Page text —
Project 3: Flight Safety Data
A project to explore airplane flight safety data and statistics.
Abstract
Flying has long been considered one of the safest ways to travel — particularly when compared to automobiles. However, because of recent unfortunate airline crashes, it is now being presented to the public as one of the most dangerous. In fact, numerous media outlets around the country have been touting statistics stating that flying is no longer a safe way of traveling. News and media outlets have bombarded the public with statistics and figures about airline safety trends, and are reporting, overall, that things do not look good for the industry. With that narrative in mind, a study was undertaken to look into historical data of airline and automobile incidents, crashes, and fatalities, and also to dig deeper into the underlying factors of the most recent airline crashes, to truly understand if what is being presented by the media is accurate.
Introduction and Background
This report will focus on the safety of airline travel and whether more recent crashes are a cause for concern for both the airline industry and the general public. This report is intended to focus more on the data presentation and visualization component of the field of data science, and while there is more than just exploratory data analysis involved, the primary objective of this project and this report is to show the data’s findings — the data story — in a manner that can be easily consumed and understood by everyone, from business executives making decisions involving billions of dollars about their airlines, to the average individual wanting to make a personal decision about whether they will be safe if they choose to book a ticket and fly to visit family.
Problem Statement
The primary problem I would like to solve is determining if any of the relatively recent concerns and fear of flying are actually warranted, or if they are overblown. Is flying still safe? Are there any common underlying factors that are causing airline crashes?
Data Sources
The data I’ll be working with for this project will come from the National Transportation Safety Board (NTSB), the National Highway Traffic Safety Administration (NHTSA), and the Aviation Safety Network:
- Aviation Safety Network (ASN): Databases from https://aviation-safety.net/database/
- National Highway Traffic Safety Administration (NHTSA): Data from https://www.nhtsa.gov/data
- National Transportation Safety Board (NTSB): Data from https://www.ntsb.gov
Methods and Technical Approach
The information presented here is built upon information from airline safety data provided by the Aviation Safety Network, which has aviation safety records dating back to 1919. For the scope of this project, I will be looking into 35 years worth of airline incident, accident, and fatality information — more specifically those from the years 1985 through 2020. Using that information, I will look for trends when comparing the airline incident and fatality data from three different chunks of time, one grouping from 1985 through 1999, another from 2000 through 2014, and the last from 2015 through 2020. By comparing these three different chunks of airline safety data, any solid correlations should present themselves relatively clearly. For example, is it the same airlines that are having safety issues across this 35 year span? Are there any patterns in the geographical location of the airlines that have incidents? What about aircraft? Is there any data that shows a particular type of make or model of aircraft that is prevalent in the airline incident, crash, or fatality statistics?

Available data —
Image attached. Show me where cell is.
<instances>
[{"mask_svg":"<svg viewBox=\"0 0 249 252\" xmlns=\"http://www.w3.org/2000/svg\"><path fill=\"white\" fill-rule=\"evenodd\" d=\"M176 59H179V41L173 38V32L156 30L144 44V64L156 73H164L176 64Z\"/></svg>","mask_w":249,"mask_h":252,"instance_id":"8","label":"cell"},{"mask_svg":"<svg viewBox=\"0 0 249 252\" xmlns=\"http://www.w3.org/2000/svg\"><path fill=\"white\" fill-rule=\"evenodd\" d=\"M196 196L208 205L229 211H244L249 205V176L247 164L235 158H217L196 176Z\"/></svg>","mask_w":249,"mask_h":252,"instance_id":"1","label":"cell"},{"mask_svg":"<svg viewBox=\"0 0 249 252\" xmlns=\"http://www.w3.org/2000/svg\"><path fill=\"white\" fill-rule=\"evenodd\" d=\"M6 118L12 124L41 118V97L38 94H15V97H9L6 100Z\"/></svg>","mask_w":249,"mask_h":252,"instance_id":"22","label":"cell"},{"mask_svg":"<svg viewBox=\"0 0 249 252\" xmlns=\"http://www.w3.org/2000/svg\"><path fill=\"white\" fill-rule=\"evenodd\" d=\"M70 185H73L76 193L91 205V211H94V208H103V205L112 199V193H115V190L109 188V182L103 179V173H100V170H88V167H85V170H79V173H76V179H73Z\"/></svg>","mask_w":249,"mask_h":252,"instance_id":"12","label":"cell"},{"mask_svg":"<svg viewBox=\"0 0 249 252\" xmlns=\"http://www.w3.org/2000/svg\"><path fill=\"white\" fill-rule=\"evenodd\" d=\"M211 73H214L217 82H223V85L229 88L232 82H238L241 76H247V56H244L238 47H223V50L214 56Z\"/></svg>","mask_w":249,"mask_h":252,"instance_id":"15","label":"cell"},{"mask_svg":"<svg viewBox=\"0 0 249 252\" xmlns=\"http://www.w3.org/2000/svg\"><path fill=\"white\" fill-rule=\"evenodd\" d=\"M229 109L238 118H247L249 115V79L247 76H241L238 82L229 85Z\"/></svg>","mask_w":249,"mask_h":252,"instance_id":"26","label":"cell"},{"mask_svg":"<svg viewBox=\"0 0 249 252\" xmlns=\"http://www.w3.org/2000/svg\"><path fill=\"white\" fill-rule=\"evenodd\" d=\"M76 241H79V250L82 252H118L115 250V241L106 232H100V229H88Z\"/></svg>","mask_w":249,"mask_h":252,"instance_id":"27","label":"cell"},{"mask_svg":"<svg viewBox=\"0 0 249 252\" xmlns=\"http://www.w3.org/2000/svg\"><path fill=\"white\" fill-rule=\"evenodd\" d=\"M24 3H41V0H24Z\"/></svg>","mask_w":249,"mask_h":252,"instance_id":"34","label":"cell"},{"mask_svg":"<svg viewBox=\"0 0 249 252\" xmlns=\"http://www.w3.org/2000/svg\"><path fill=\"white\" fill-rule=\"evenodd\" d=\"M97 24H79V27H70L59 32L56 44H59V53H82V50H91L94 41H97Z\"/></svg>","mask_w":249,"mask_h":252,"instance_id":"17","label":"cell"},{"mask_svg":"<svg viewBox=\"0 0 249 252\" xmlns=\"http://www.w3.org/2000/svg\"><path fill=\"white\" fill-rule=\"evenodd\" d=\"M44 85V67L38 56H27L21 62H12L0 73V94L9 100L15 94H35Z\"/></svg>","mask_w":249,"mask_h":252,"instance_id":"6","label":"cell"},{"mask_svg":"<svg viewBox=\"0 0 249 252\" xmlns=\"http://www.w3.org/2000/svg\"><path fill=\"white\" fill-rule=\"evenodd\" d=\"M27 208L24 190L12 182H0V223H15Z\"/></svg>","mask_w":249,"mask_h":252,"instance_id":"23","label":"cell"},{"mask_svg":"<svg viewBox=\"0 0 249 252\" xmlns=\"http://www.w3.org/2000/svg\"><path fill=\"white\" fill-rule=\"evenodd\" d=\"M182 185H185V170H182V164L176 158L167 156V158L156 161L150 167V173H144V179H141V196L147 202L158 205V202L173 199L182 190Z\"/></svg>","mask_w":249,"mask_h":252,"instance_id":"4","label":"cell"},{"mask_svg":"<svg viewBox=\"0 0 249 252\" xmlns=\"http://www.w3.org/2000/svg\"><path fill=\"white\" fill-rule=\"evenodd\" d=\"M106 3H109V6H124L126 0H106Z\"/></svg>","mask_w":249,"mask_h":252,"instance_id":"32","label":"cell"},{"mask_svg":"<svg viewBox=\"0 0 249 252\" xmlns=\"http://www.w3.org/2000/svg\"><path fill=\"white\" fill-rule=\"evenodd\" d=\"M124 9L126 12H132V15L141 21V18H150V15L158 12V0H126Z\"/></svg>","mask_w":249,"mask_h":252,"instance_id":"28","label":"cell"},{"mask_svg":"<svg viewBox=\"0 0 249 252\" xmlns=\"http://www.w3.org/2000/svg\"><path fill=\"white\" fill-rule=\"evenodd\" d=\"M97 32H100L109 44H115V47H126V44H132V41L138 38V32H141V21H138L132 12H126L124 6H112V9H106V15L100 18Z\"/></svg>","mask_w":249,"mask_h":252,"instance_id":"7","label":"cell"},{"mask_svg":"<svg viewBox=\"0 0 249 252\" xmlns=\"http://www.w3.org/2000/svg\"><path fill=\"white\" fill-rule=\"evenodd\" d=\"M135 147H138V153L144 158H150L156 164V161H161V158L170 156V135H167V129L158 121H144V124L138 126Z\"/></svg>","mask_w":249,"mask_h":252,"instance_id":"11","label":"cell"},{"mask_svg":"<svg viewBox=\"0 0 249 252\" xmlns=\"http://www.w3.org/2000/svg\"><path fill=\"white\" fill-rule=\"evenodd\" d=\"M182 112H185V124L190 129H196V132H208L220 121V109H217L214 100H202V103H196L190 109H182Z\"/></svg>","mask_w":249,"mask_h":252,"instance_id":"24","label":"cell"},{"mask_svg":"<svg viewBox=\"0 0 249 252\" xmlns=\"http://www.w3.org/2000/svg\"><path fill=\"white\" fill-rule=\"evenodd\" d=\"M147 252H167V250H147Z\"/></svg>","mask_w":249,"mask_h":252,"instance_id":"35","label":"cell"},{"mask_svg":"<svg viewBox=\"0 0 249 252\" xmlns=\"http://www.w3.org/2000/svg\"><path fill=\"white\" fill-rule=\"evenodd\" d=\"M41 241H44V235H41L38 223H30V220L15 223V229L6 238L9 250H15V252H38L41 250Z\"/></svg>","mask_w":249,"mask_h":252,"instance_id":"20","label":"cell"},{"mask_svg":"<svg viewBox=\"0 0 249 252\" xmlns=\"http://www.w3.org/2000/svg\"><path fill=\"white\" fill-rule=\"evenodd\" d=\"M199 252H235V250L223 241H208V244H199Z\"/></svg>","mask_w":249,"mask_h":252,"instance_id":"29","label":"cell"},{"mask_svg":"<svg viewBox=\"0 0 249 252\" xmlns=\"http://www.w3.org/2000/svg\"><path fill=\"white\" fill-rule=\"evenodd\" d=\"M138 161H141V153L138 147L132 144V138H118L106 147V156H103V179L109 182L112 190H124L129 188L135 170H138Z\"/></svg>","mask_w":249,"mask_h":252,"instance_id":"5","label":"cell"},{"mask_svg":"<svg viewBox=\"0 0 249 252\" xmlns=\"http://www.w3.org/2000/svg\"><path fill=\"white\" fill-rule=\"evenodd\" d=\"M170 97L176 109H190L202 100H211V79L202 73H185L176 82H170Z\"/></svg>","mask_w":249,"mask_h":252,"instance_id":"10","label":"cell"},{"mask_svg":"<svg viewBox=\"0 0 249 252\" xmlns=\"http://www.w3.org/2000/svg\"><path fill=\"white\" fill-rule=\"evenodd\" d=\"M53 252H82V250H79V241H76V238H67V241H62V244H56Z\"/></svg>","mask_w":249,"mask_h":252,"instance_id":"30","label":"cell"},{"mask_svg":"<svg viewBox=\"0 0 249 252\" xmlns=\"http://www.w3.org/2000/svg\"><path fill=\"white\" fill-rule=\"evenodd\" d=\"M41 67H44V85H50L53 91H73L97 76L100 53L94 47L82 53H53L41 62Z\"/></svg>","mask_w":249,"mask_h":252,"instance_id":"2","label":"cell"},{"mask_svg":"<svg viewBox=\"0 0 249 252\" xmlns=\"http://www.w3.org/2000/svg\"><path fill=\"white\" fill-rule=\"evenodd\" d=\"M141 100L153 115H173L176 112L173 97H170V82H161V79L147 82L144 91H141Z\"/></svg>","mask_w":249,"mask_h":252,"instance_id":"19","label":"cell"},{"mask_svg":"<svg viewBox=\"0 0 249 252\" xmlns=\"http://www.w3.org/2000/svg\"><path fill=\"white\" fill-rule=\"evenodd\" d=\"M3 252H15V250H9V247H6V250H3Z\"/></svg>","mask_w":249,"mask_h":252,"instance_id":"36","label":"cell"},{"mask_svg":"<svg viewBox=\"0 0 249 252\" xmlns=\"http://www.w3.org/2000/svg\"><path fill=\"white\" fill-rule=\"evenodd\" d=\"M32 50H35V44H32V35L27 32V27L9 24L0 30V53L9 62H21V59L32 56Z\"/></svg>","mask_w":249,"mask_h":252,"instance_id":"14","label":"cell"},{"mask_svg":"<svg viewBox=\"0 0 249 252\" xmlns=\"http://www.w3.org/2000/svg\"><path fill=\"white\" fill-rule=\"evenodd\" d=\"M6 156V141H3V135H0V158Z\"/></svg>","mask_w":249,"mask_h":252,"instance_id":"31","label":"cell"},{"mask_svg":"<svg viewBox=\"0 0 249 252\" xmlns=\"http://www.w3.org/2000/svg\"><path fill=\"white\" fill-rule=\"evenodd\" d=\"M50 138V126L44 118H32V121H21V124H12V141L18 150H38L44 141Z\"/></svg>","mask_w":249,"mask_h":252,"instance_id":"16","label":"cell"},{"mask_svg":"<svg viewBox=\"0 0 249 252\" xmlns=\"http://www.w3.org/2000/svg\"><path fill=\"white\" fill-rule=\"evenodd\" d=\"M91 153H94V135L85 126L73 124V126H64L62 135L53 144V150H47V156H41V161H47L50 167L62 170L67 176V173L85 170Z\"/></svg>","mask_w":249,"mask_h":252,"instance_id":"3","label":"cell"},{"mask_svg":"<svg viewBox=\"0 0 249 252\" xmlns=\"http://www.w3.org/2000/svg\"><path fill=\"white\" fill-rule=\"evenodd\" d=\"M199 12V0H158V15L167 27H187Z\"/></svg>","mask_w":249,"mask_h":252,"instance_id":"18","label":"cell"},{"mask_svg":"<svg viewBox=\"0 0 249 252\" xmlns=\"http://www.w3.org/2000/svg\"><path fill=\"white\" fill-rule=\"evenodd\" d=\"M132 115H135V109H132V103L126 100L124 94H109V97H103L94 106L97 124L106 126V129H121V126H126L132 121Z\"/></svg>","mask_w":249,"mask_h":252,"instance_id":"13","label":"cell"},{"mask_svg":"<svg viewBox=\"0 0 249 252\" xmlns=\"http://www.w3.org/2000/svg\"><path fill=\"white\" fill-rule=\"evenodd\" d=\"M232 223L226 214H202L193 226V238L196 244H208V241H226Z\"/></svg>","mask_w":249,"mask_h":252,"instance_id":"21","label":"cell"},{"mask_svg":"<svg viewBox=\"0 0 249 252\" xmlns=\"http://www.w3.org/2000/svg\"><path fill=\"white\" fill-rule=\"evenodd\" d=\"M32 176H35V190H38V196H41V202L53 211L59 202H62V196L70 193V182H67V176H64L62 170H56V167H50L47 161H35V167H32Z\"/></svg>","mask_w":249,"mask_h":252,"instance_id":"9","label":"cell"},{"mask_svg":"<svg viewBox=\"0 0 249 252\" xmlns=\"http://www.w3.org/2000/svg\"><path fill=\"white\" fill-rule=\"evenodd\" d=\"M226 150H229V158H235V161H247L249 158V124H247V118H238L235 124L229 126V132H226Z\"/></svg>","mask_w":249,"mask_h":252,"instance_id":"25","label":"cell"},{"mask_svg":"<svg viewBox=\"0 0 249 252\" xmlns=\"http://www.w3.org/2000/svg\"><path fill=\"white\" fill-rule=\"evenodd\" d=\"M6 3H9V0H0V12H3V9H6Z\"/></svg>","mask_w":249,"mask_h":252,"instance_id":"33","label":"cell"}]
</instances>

Challenge —
Print the stretch of the flight safety project text from "Problem Statement" through "causing airline crashes?", word for word. Draw only on the flight safety project text.

Finished task —
Problem Statement
The primary problem I would like to solve is determining if any of the relatively recent concerns and fear of flying are actually warranted, or if they are overblown. Is flying still safe? Are there any common underlying factors that are causing airline crashes?